begin RECORDS SHOWN
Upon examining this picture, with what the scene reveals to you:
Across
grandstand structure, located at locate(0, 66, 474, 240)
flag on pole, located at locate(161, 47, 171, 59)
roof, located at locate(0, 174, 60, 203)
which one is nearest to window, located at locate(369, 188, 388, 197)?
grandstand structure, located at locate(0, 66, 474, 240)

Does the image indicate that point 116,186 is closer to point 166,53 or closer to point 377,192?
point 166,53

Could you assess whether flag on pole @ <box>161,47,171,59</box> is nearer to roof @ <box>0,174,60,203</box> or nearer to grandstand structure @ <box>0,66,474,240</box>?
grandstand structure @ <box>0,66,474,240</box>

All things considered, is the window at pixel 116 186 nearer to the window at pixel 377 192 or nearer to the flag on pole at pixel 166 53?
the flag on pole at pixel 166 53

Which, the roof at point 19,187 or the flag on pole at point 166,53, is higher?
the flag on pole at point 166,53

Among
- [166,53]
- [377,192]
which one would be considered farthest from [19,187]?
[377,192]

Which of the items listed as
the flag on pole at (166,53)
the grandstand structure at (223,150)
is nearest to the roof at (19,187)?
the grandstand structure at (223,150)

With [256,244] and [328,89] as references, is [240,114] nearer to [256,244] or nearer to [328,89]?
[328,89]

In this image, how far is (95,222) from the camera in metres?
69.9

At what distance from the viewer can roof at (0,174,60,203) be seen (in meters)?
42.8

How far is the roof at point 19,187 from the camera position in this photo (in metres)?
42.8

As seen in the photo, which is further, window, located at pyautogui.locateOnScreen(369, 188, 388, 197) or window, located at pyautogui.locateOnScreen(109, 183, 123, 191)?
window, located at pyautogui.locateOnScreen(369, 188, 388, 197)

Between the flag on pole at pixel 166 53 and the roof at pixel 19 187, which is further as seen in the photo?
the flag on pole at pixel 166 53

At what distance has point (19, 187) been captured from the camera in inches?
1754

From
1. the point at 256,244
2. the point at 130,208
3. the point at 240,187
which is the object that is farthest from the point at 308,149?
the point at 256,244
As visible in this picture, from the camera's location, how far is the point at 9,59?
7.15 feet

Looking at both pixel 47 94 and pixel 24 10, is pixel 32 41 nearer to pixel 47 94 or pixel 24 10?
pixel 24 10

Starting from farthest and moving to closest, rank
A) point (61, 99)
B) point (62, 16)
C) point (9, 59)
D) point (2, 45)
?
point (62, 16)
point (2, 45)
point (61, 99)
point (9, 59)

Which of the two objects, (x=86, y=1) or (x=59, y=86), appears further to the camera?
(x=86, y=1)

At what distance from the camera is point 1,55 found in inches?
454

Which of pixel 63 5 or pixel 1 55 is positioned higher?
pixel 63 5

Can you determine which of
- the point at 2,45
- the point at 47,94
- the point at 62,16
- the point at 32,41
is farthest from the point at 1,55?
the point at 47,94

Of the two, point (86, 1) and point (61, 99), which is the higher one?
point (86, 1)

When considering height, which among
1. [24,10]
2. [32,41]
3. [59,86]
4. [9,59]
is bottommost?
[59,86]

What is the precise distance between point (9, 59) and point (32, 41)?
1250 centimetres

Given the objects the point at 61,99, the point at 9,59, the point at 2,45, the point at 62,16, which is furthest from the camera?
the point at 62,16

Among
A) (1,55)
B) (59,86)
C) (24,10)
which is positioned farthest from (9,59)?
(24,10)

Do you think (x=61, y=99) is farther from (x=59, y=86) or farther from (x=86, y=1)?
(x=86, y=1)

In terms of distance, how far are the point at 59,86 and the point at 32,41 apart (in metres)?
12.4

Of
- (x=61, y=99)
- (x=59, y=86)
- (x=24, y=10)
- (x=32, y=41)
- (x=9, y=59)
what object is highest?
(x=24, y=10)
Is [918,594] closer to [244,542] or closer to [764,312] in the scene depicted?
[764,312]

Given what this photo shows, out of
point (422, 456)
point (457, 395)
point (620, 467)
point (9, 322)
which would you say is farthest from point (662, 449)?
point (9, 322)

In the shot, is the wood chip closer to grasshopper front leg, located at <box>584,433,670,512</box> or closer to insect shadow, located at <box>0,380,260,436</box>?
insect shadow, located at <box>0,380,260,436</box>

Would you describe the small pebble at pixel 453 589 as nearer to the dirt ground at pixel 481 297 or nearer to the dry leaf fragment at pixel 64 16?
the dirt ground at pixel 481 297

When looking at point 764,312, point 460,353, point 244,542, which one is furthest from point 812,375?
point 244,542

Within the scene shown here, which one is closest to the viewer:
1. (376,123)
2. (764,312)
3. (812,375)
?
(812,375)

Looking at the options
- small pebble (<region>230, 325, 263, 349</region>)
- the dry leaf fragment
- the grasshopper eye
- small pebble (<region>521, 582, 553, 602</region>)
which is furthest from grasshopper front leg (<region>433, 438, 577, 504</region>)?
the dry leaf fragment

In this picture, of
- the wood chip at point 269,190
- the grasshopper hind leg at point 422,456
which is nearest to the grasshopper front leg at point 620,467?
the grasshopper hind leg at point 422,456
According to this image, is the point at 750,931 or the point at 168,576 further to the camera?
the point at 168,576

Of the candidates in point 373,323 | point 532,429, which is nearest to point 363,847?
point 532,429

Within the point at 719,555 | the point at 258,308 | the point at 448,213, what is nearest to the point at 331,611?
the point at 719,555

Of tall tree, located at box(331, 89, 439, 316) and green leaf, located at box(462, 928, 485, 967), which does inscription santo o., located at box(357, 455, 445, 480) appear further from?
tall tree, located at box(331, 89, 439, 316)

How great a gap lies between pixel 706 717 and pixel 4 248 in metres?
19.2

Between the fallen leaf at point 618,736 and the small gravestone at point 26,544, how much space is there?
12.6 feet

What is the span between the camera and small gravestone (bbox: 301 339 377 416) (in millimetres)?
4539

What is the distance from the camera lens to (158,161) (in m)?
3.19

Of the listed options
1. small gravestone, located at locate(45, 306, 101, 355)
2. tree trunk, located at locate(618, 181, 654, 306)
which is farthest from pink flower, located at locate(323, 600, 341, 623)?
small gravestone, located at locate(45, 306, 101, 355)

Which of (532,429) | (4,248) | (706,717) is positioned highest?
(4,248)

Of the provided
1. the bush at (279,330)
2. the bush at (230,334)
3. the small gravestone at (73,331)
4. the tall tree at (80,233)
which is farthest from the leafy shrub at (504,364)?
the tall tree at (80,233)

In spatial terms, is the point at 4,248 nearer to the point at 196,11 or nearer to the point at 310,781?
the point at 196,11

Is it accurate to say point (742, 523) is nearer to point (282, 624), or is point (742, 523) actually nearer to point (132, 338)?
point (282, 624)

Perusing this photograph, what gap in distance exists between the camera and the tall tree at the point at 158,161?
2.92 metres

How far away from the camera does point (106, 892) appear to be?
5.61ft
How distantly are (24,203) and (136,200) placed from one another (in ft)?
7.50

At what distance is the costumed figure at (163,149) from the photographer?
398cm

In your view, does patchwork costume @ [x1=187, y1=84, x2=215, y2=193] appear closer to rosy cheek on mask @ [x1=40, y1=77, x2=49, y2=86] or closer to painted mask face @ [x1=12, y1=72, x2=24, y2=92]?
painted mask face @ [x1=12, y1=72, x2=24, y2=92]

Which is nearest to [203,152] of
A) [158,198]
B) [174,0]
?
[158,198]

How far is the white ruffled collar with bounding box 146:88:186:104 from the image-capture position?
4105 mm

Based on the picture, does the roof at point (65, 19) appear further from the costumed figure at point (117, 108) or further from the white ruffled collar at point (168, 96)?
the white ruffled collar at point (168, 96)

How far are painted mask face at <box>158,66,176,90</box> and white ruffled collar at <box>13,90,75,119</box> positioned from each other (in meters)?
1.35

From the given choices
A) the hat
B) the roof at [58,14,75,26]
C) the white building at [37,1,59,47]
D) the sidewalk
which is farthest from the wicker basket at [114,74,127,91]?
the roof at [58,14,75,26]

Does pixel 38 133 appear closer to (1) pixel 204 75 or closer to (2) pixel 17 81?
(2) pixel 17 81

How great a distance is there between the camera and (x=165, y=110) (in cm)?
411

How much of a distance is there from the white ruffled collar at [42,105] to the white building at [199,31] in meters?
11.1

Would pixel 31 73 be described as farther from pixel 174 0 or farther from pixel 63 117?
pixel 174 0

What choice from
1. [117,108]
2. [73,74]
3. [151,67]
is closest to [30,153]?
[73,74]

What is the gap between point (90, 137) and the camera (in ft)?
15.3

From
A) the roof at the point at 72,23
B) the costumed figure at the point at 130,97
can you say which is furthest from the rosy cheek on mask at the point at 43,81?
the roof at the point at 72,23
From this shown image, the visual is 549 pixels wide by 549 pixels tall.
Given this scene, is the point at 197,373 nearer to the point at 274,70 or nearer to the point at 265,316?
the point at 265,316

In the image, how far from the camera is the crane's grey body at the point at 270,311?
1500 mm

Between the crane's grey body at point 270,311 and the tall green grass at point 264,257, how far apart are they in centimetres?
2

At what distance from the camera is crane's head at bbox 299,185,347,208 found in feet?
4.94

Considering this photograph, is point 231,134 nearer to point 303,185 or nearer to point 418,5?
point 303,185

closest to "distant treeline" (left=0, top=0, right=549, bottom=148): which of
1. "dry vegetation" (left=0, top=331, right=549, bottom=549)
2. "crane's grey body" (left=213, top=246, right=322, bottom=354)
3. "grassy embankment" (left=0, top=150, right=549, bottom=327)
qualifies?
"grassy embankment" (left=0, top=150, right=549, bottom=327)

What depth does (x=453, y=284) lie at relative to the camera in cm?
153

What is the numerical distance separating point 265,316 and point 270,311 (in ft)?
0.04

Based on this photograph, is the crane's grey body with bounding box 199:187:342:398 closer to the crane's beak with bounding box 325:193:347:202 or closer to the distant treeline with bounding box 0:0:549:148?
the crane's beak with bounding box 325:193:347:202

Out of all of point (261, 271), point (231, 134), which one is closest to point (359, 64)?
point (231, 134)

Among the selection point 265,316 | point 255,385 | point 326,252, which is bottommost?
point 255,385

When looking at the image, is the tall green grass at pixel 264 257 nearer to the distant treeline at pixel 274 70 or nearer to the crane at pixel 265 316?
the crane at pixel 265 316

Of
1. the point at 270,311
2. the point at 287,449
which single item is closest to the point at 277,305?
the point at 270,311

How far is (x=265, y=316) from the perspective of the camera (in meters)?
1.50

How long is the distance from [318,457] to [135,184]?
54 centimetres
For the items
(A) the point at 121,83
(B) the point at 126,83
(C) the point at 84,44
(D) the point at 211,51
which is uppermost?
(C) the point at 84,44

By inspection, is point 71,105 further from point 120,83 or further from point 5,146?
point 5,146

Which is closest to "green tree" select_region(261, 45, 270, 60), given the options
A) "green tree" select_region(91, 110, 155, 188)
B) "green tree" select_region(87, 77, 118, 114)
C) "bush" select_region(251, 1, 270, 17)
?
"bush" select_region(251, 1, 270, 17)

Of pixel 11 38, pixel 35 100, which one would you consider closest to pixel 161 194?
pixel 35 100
end RECORDS SHOWN
■ **TASK**
Copy out every line of the rows above that contains the string "furthest".

■ **CORRECT OUTPUT**
Given the objects the point at 61,99, the point at 9,59, the point at 2,45, the point at 62,16, which is furthest from the camera?
When looking at point 764,312, point 460,353, point 244,542, which one is furthest from point 812,375?
which is furthest from grasshopper front leg (<region>433, 438, 577, 504</region>)?
can you say which is furthest from the rosy cheek on mask at the point at 43,81?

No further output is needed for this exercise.